We’re thinking about the recent Abigail Alliance case again. As readers of this blog know, the en banc D.C. Circuit held on August 7 that terminally ill patients do not have a constitutional right to take unapproved drugs in the hope of a cure.
We did a short post on that topic, which the Volokh Conspiracy picked up, which prompted our rejoinder, which led to yet more commentary at Volokh. (And all that in just two days. Is the web cool, or what?)
Here’s where we settled.
Our concern was that terminally ill patients who are permitted to take unapproved drugs must get the drugs from somewhere. The only place to get the drugs is from the people who have them – the pharmaceutical companies. Terminally ill patients will thus predictably turn handstands to try to force pharmaceutical companies to provide those drugs. And the emotional appeal of lawsuits filed to obtain access to those drugs will be truly compelling. Plaintiffs will be telling judges that they are terminally ill and have no hope for survival unless they are permitted to take an experimental drug. In that context, shouldn’t the drug manufacturer provide the drug, so the patient can have a chance to live?

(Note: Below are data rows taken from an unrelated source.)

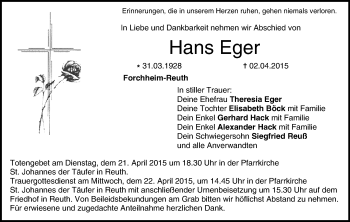 Anzeige von Hans Eger von MGO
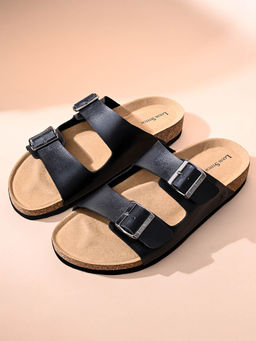 Louis Stitch - Black Lightweight Open Toe Double Strap Slip-on Cork Sandal
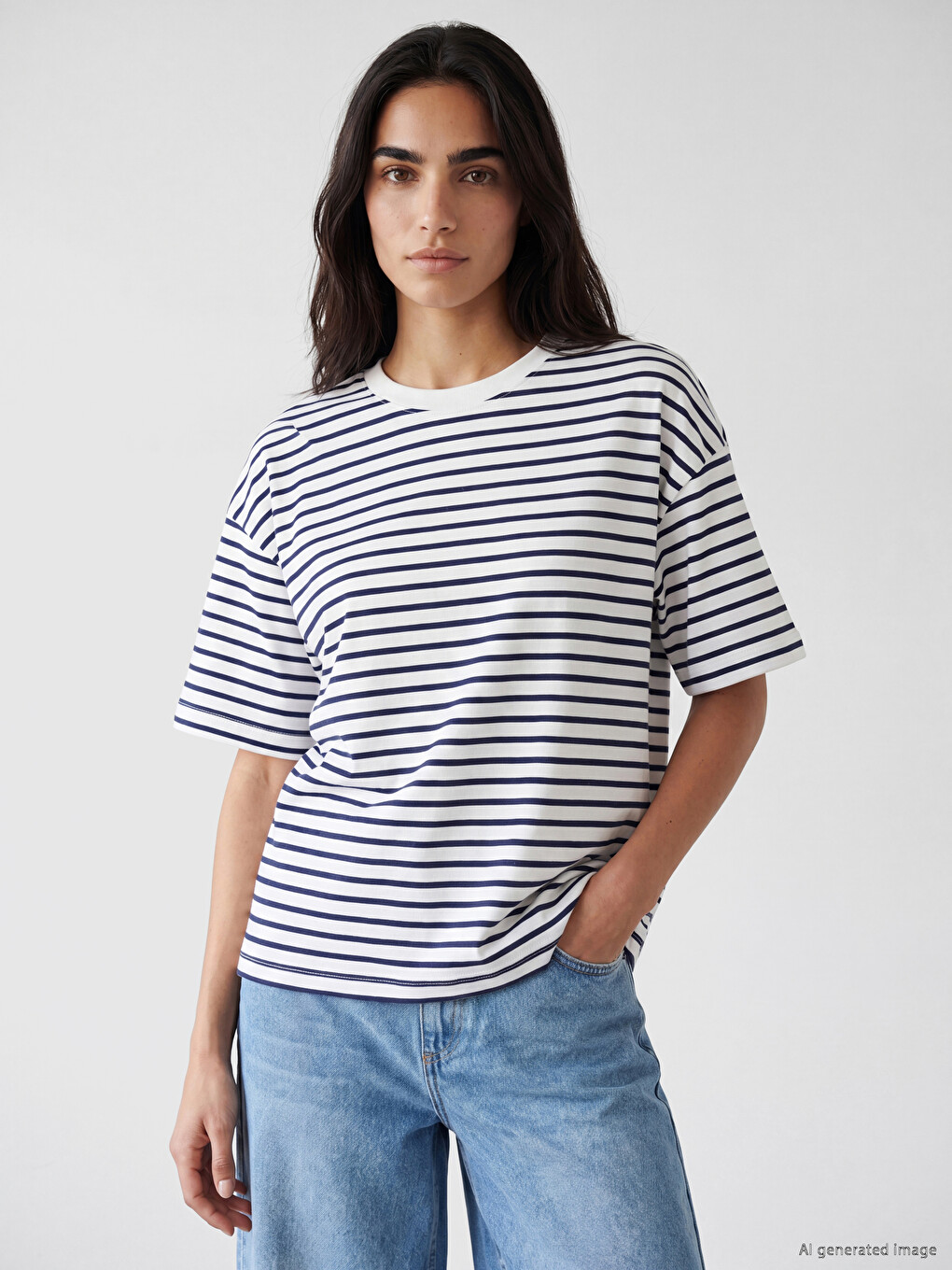 Striped Oversize 100% Cotton Women's T-shirt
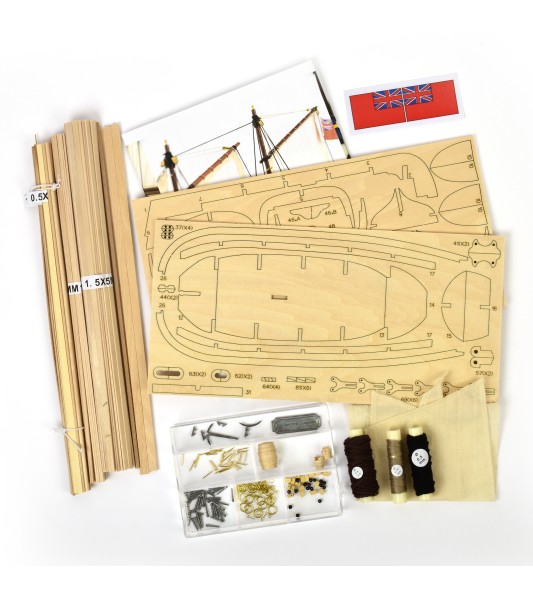 Canot du Capitaine HMS Endeavour 1:50. Maquette Bateau en Bois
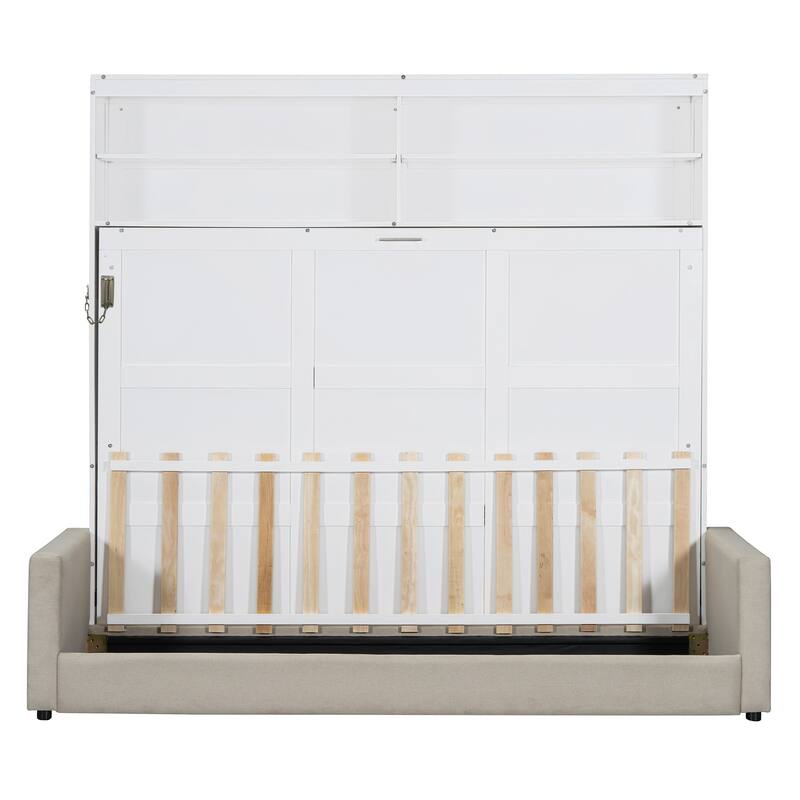 Foldable Canbinet Bedframe Storage Murphy Bed Queen Size Wall Bed with Integrated Linen Upholstered Sofa and Open Shelves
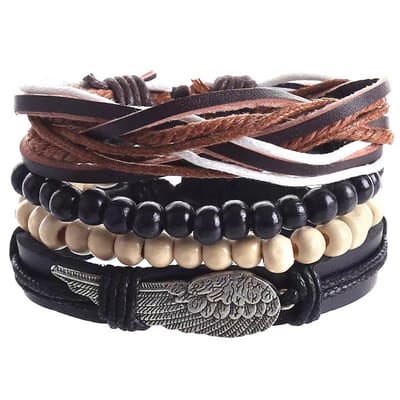 Stoere - heren armband – Set van 4 verschillende bandjes waarvan: Leer, hout kralen, textiel - zelf in grootte instelbaar.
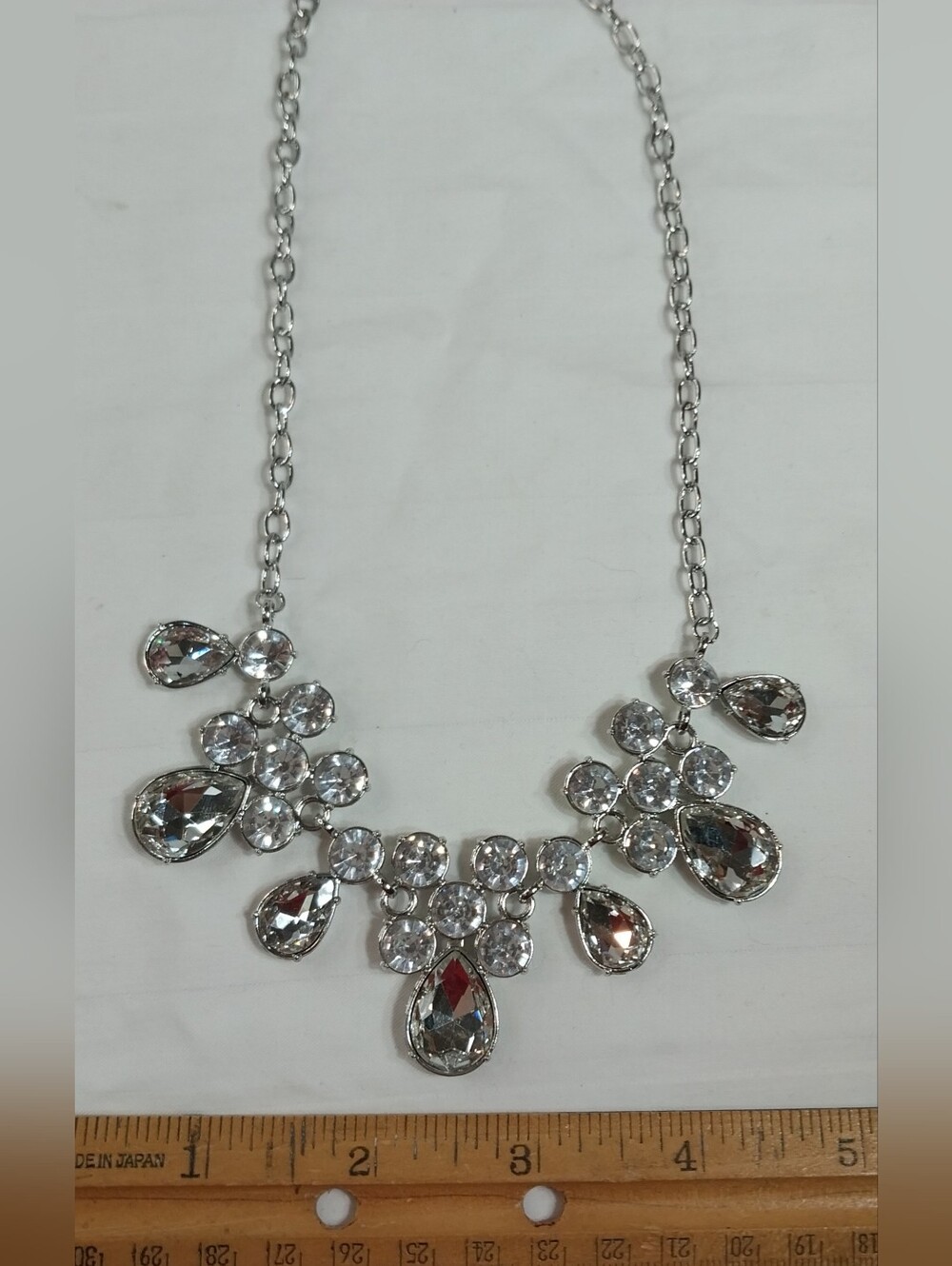 Paparazzi Debutante Drama teardrop rhinestone necklace - Picture 3 of 9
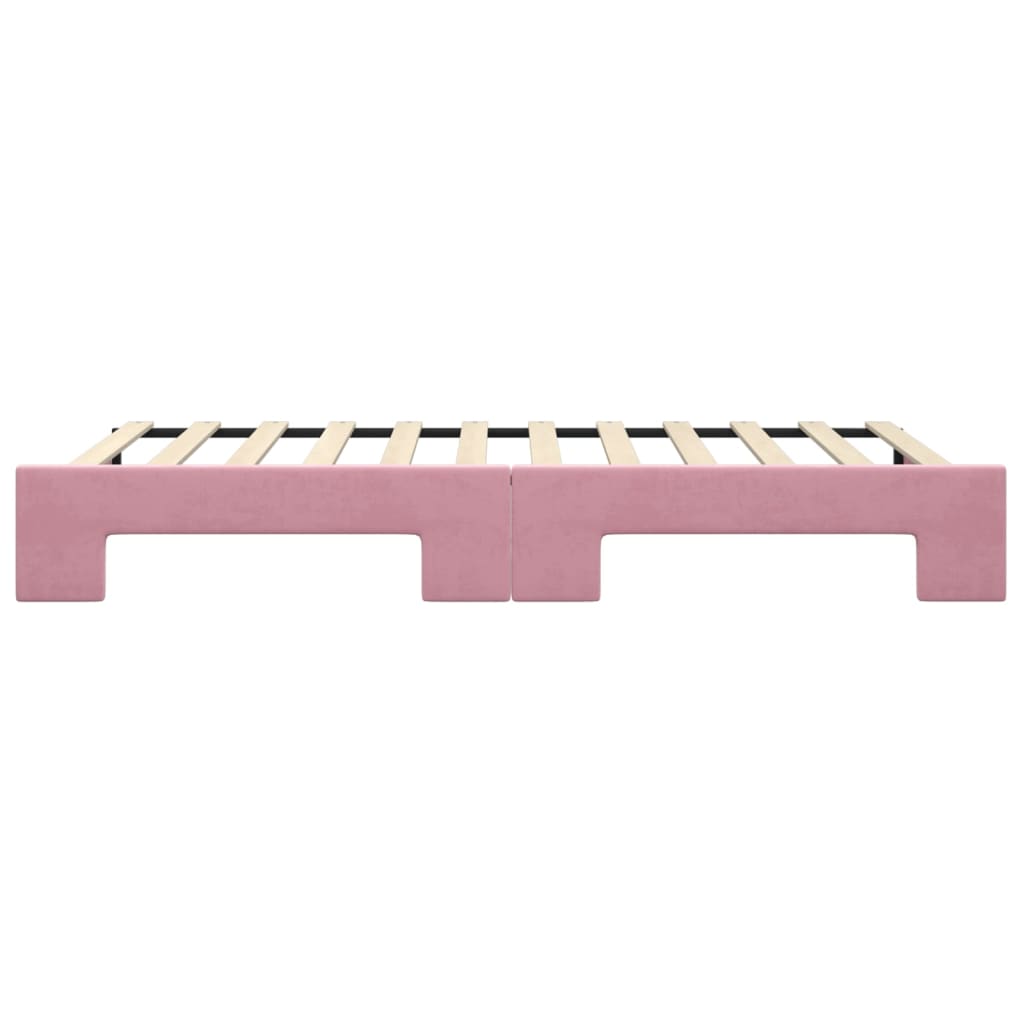 Divano Letto con Letto Estraibile Rosa 100x200 cm in Velluto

The scholars at Volokh criticized our thinking in two ways. First, they insist that drug companies are not “state actors,” so no court would ever find that the fundamental constitutional right alleged in Abigail Alliance applies to them. As we said in our previous post, we’re far less sanguine about that than the academics are. The FDA regulates drug companies awfully closely, and judges will bend over backwards to find in favor of plaintiffs in the emotionally-charged situation we’ve just described. In that situation, we would not be surprised to find a judge (wrongly) ordering a company to provide an experimental drug.
But assume the scholars are right. If so, then drug companies are not state actors, and drug companies would never be subject to a constitutional obligation to provide drugs.
Here’s our question: If drug companies are not going to provide drugs to the patients, who the heck is?
The drug companies themselves would be crazy to provide these drugs. The companies would presumably have to provide the drugs free of charge. There’s no (economic) upside to providing the drugs. But there is a downside. The companies are forbidden to speak about the risks of unapproved drugs, so the companies could not protect themselves against “failure to warn” tort claims if they provided the drugs to patients.
Moreover, if terminally ill patients were permitted to ingest investigational drugs, the FDA would surely force manufacturers to track how those patients fared. The logistics and cost of that process would deter drug companies from providing drugs. And the results of those experiments – with most patients dying – might wrongly be used to delay approval of drugs or as purported ammunition for plaintiffs in later litigation.
One alternative would be for the drug companies not to produce the drugs themselves, but instead to license the drugs to other companies that could then sell them for experimental use.
But why? And to whom? Why would a licensee care to manufacture and sell drugs in a situation where it, too, would have no defense to resulting product liability lawsuits? And why would the licensee want to manufacture a drug either to give away free or sell for what would surely be no profit? There’s no incentive for licensees to act.
Moreover, the innovator drug company also has little incentive to grant the license. Just as plaintiffs sometimes join innovators in product liability lawsuits resulting from having ingested a generic version of a drug, a plaintiff who ingested an Abigail Alliance drug manufactured by a licensee might also choose to join the innovator as a defendant.
In the end, we just don’t get it. (No surprise there, right?) Assume the Abigail Alliance plaintiffs prevail and establish a constitutional right to ingest experimental drugs. Unless we’re missing something, almost no one would manufacture or sell those drugs, so the plaintiffs would have established the right to ingest drugs that will not be available anyway.
We have an awful lot of sympathy for the plaintiffs in Abigail Alliance and, as we’ve said before, we pass no judgment on the constitutional issues involved. But it does seem to us that, if you focus on the practicalities of the situation, the entire litigation is a tempest in a teapot. The plaintiffs may be fighting for a right that will ultimately have no practical effect at all.